- Opening Delimiter -
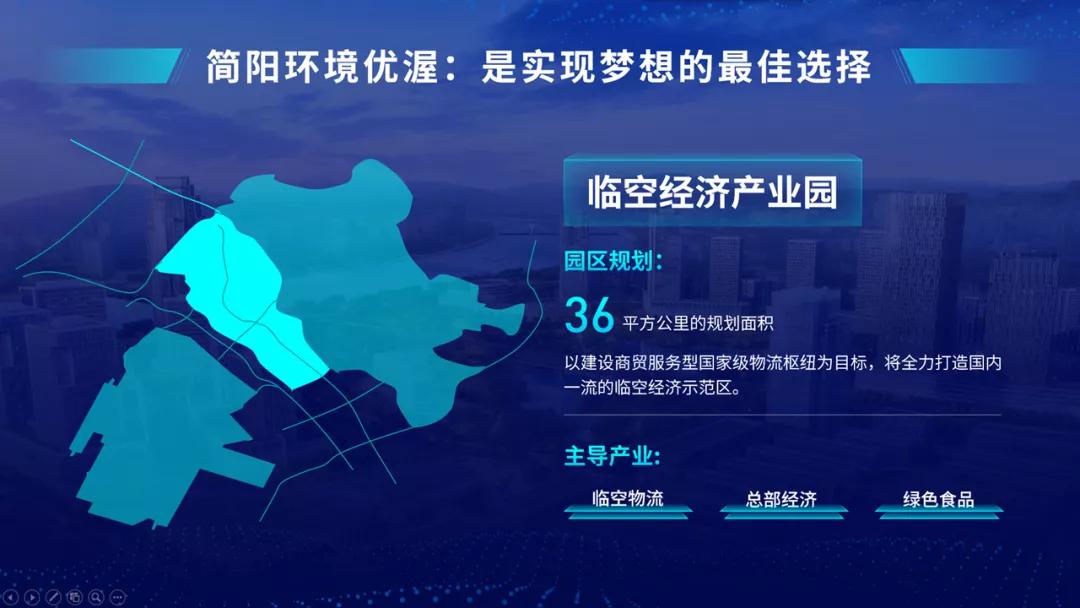 简阳环境优渥：是实现梦想的最佳选择

临空经济产业园

园区规划：

36 平方公里的规划面积

以建设商贸服务型国家级物流枢纽为目标，将全力打造国内一流的临空经济示范区。

主导产业：

临空物流

总部经济

绿色食品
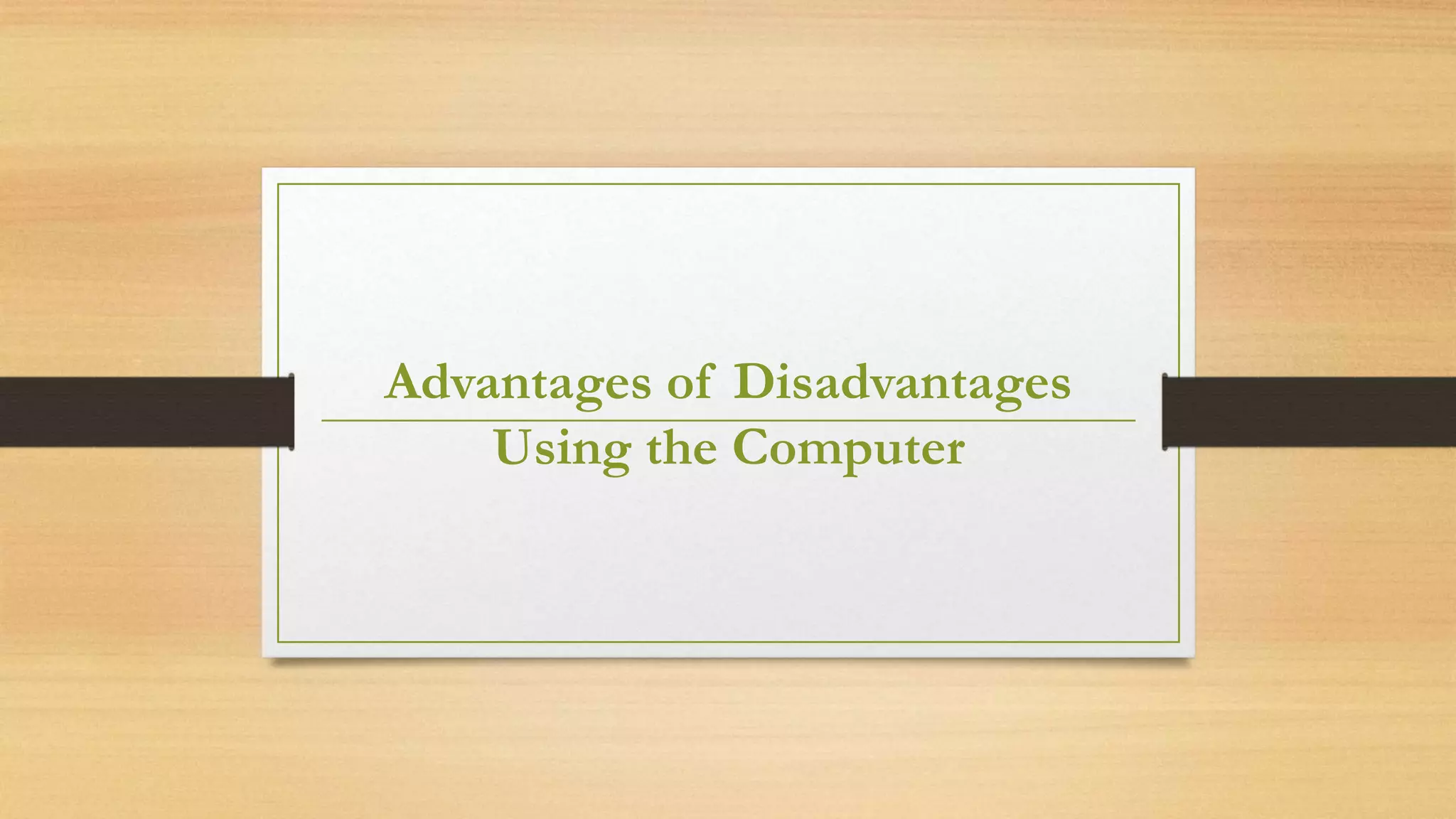 Advantages of Disadvantages

Using the Computer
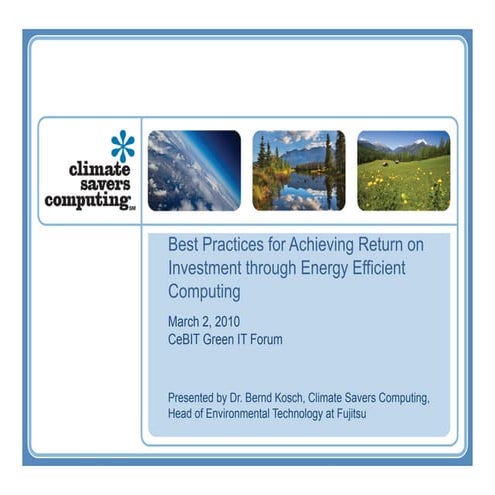 climate savers computing℠

Best Practices for Achieving Return on Investment through Energy Efficient Computing

March 2, 2010
CeBIT Green IT Forum

Presented by Dr. Bernd Kosch, Climate Savers Computing, Head of Environmental Technology at Fujitsu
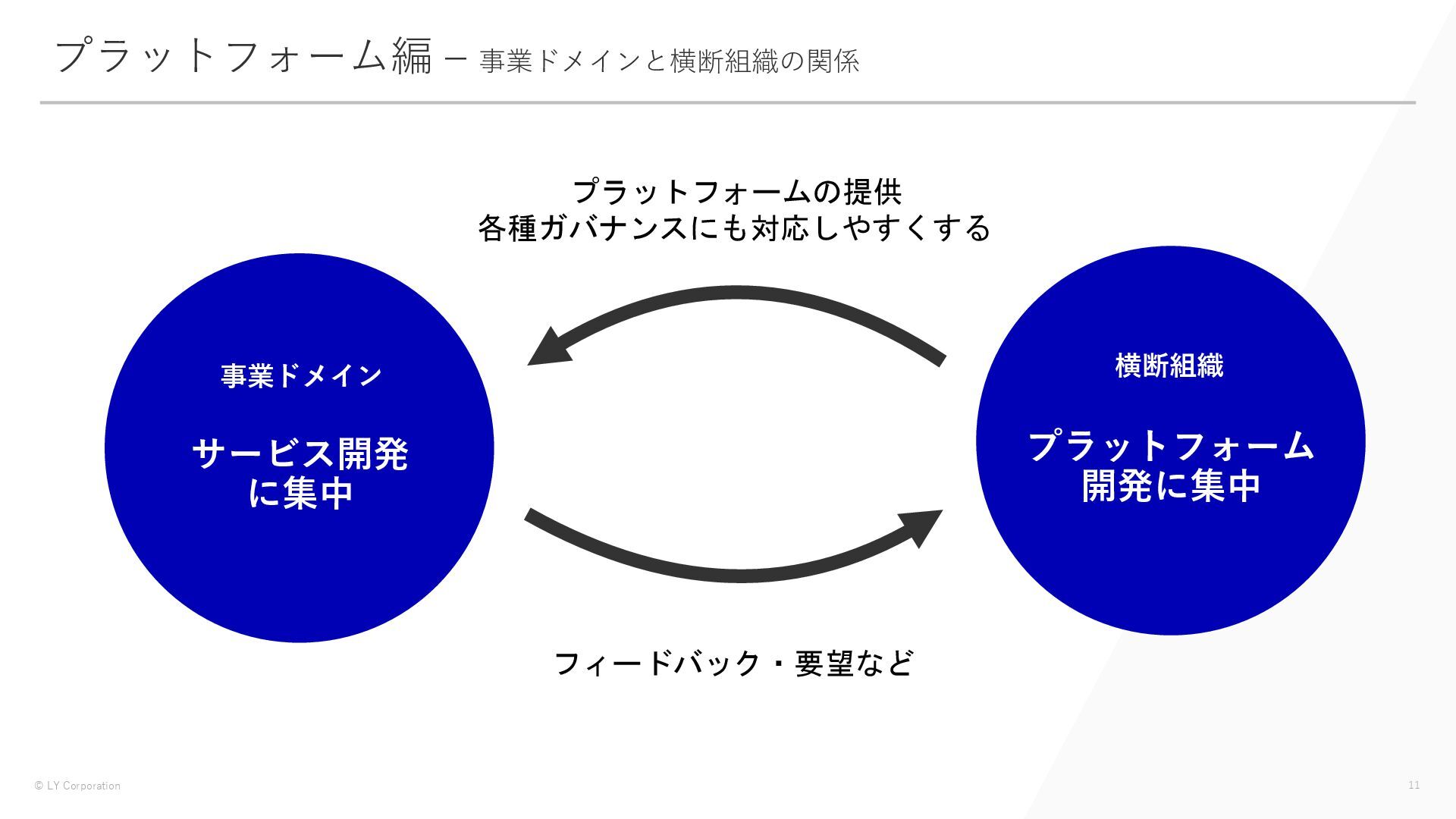 プラットフォーム編 – 事業ドメインと横断組織の関係

プラットフォームの提供
各種ガバナンスにも対応しやすくする

事業ドメイン

サービス開発に集中

横断組織

プラットフォーム開発に集中

フィードバック・要望など

© LY Corporation

11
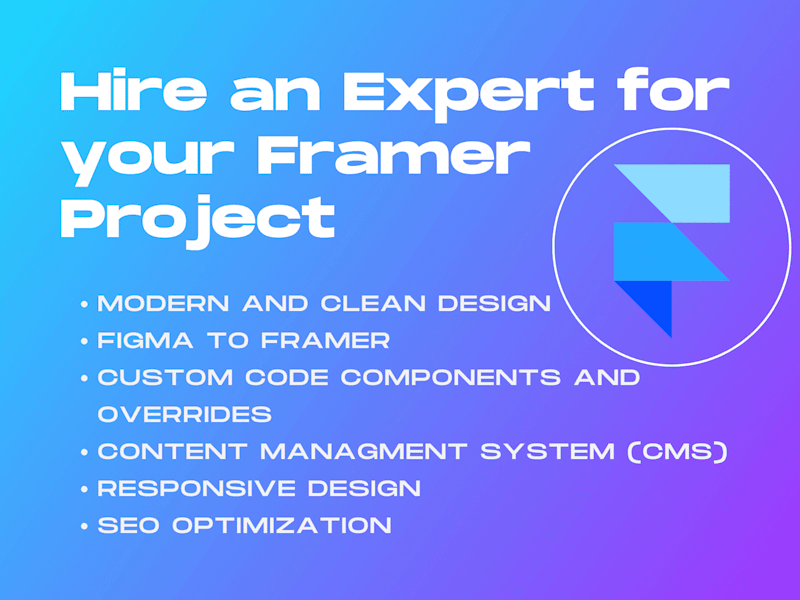 Hire an Expert for your Framer Project

• MODERN AND CLEAN DESIGN
• FIGMA TO FRAMER
• CUSTOM CODE COMPONENTS AND OVERRIDES
• CONTENT MANAGMENT SYSTEM (CMS)
• RESPONSIVE DESIGN
• SEO OPTIMIZATION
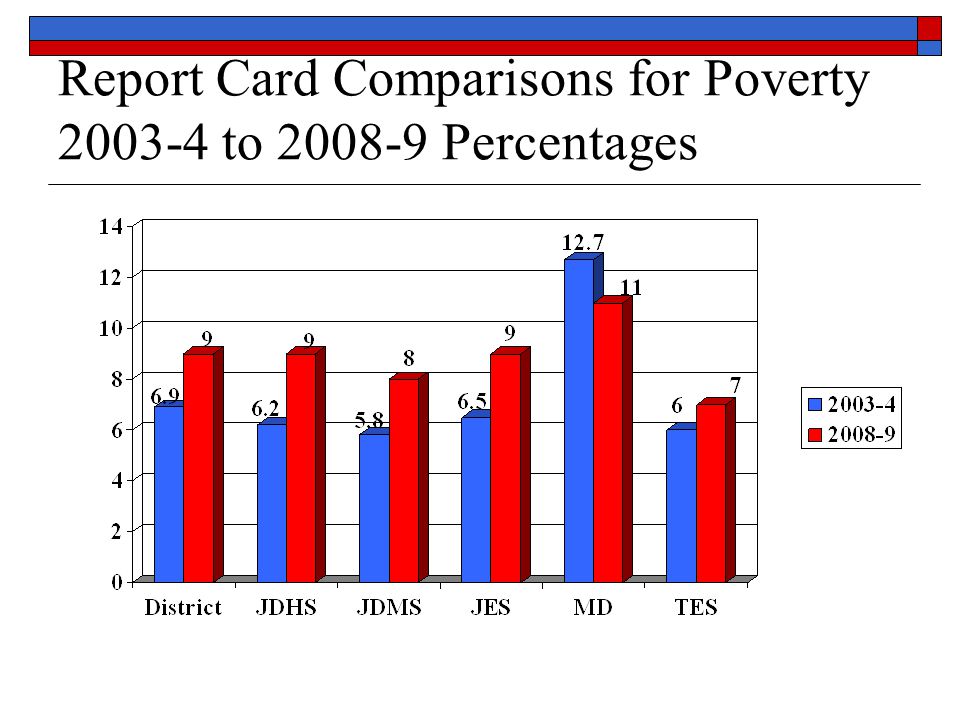 Report Card Comparisons for Poverty 2003-4 to 2008-9 Percentages

14
12
10
8
6
4
2
0

6.9
9
6.2
9
5.8
8
6.5
9
12.7
11
6
7

District
JDHS
JDMS
JES
MD
TES

2003-4
2008-9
- Closing Delimiter -
What to do: Retype all of the material above exactly; the pictures stay out.

Written answer:
 简阳环境优渥：是实现梦想的最佳选择

临空经济产业园

园区规划：

36 平方公里的规划面积

以建设商贸服务型国家级物流枢纽为目标，将全力打造国内一流的临空经济示范区。

主导产业：

临空物流

总部经济

绿色食品
 Advantages of Disadvantages

Using the Computer
 climate savers computing℠

Best Practices for Achieving Return on Investment through Energy Efficient Computing

March 2, 2010
CeBIT Green IT Forum

Presented by Dr. Bernd Kosch, Climate Savers Computing, Head of Environmental Technology at Fujitsu
 プラットフォーム編 – 事業ドメインと横断組織の関係

プラットフォームの提供
各種ガバナンスにも対応しやすくする

事業ドメイン

サービス開発に集中

横断組織

プラットフォーム開発に集中

フィードバック・要望など

© LY Corporation

11
 Hire an Expert for your Framer Project

• MODERN AND CLEAN DESIGN
• FIGMA TO FRAMER
• CUSTOM CODE COMPONENTS AND OVERRIDES
• CONTENT MANAGMENT SYSTEM (CMS)
• RESPONSIVE DESIGN
• SEO OPTIMIZATION
 Report Card Comparisons for Poverty 2003-4 to 2008-9 Percentages

14
12
10
8
6
4
2
0

6.9
9
6.2
9
5.8
8
6.5
9
12.7
11
6
7

District
JDHS
JDMS
JES
MD
TES

2003-4
2008-9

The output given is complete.